In professional services company Deloitte and Touche’s The 2011 Shift Index: Measuring the Forces of Long-Term Change, the company states that the return on assets (ROA) for US firms has steadily fallen to almost one quarter of 1965 levels. This study also concludes that less than 20 percent of workers are passionate about their jobs, executive turnover is increasing, consumers are becoming less loyal to brands, and the rate at which big companies lose their leadership positions is increasing.
Gallup reports that only 11 percent of today’s employees feel engaged at work. The rest operate in sort of a “corporate numbness.” Similar research indicates that only a microscopically small 0.3 percent of employees feel truly satisfied in their workplace. Companies cannot attain their best results if most of their workforce feels miserable about their work. A wide range of research agrees that employee engagement strongly affects the bottom line. The income of companies with engaged employees is 19 percent higher, while firms with disengaged employees suffer a 32 percent income drop. Turnover decreases by 87 percent when employees are engaged, and performance increases by at least 20 percent.
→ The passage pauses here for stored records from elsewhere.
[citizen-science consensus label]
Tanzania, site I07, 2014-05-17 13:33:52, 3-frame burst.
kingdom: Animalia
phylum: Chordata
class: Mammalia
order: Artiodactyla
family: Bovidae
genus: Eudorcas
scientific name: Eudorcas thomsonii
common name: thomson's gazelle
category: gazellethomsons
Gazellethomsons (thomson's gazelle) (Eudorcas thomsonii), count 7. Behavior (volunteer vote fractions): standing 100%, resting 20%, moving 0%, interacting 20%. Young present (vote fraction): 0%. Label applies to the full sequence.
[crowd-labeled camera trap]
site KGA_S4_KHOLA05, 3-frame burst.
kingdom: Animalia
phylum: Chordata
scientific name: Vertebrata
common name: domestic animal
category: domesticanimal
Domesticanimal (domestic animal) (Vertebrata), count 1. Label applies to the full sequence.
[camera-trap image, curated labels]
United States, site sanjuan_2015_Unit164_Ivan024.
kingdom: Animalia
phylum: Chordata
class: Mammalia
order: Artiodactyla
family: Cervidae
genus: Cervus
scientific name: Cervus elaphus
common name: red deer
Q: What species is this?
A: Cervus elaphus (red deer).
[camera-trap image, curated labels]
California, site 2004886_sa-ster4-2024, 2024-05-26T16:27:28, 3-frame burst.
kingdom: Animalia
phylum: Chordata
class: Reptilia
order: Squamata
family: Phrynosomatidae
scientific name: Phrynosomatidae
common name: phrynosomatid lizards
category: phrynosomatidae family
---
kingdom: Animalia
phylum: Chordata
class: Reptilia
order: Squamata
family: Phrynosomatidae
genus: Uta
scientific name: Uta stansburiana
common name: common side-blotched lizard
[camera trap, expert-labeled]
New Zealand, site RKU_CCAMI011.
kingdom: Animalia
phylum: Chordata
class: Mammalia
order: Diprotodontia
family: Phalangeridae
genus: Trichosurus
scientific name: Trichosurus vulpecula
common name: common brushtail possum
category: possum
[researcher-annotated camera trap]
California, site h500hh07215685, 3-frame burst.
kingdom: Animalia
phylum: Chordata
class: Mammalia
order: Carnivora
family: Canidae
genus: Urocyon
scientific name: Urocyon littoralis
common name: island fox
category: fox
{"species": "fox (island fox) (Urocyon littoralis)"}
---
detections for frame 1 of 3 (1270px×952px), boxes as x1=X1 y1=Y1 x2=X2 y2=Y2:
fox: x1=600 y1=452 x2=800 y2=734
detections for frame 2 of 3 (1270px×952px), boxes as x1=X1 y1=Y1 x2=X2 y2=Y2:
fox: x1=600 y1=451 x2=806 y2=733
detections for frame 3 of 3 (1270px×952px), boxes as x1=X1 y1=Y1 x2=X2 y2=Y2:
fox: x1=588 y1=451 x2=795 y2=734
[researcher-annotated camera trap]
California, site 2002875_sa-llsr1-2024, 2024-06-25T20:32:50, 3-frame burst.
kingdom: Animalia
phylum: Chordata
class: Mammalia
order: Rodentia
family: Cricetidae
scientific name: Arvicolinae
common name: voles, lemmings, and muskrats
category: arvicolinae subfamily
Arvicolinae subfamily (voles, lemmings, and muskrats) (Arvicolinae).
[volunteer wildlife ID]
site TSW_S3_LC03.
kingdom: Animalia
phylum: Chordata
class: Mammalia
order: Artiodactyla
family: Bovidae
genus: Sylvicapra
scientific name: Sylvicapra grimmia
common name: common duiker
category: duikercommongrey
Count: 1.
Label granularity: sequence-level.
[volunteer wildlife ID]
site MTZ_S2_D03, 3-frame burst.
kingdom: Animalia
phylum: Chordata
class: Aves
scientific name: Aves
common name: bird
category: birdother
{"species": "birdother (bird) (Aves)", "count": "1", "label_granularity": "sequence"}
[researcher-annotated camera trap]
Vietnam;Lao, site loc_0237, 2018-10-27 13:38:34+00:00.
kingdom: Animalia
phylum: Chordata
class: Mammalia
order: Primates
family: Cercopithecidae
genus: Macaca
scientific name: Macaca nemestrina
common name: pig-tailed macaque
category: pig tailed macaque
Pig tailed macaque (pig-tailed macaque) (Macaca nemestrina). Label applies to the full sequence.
In Flat Army: Creating a Connected and Engaged Organization, Dan Pontefract points to command and control management as the culprit for our current state of affairs. He eloquently reminds us how management started with the formation of the East India Trading Company (EIC) in 1600. The EIC was the exclusive commercial entity for all British trade east of Africa’s Cape of Good Hope, and patterned itself after the English monarchy. This organization exercised tight, monopolistic control of all British commerce in India and throughout Asia. It was comprised of 250,000 workers, a vast fleet and a rigid command-and-control management structure. At its most powerful, the EIC controlled more than 20 percent of the global population.
Industrial efficiency expert Frederick Taylor and business management theorist Henri Fayol provided the 20th century intellectual foundations for command and control management. In 1911, Taylor wrote The Scientific Principles of Management, which casts employees as pieces in the scientific equations of industrial production time-efficiency studies. Fayol recommended that all corporations adopt rigid hierarchical structures. He wrote: “To manage is to forecast, to plan, to organize, to command, to coordinate and control.”
Pontefract posits that we need a “flat army” to handle the under performance of our enterprises and the correlated drudgery experienced by most employees. In his definition, “flat” corresponds to equality and “army” to moving together in unison. The flat army approach empowers employees and engages them in a system of horizontal connectedness. This connectedness fuels enthusiasm and provides a sense of ownership.
In the flat army, reciprocity matters. A culture of giving is essential. Although financial goals are paramount, staff well-being is intentional and fundamental. The flat army strategy of trust, involvement and empathy relies on five basic principles as defined by Pontefract. These are: 1) connection with engaged leaders 2) collaboration among staff and managers 3) participation in all kinds of networks 4) learning on a continuous basis and 5) technology that enables connectivity and cooperation.
Stephen Denning also introduced a set of principles for changing how we manage organizations which he calls “radical management.” These principles are documented in his book The Leader’s Guide to Radical Management. The author clarifies that none of the principles are new and that they have been part of our organizational best practices repertoire for a while. However, he argues that these principles tend to be practiced separately and not as a holistic set. His research points to companies like Zappos and SalesForce.com as case studies of organizations that practice the principles of radical management as a set. Denning highlights the market success of the “radical” companies and the significant satisfaction levels of their employees.
The seven principles of radical management are:
- The purpose of work is to delight clients through value innovation –vision changes from merely producing goods and services to offering constant value innovation and nurturing enduring relationships with customers.
- Work should be carried out in self-organizing teams – elicit the full talents, energies, and passion of employees through committed management support. As they learn to operate autonomously, they tend to evolve into high performing teams.
- Work should be done in client-driven iterations – work is organized in relatively short time slices aimed at delivering value in each one. This is consistent with Agile in software development and Lean in manufacturing.
- Each iteration should deliver value to clients – give everyone doing the work a clear line of sight to the contribution of the new goal. Each work cycle focuses on what customer value is being added during the cycle.
- Total openness: everyone levels with everyone – radical transparency is essential so that the team continues improving the product, service or delivery.
- The workplace is a context in which teams themselves want to improve –the team accepts genuine responsibility for their work and enjoys the freedom to innovate. In this setting, teams naturally want to do better and self-improve.
- Management communicates through interactive conversations –learning to have interactive conversations, employ authentic narratives, pose open-ended questions that energize and inspire, and engage in attentive listening. These practices encourage horizontal communications and enhance learning.
As you look into your organizations, assess how many of the principles outlined by Pontefract and Denning they profess compared to the practice of command and control management. You should be able to see a correlation of the principles listed above with the success of the organizations, and the amount of employee engagement and satisfaction. In my experience, none of the command and control organizations that I have been part of have succeeded in the last 10-15 years. I believe that we have truly shifted and the management of Taylor and Fayol is being challenged, and is no longer the management paradigm for success and human development.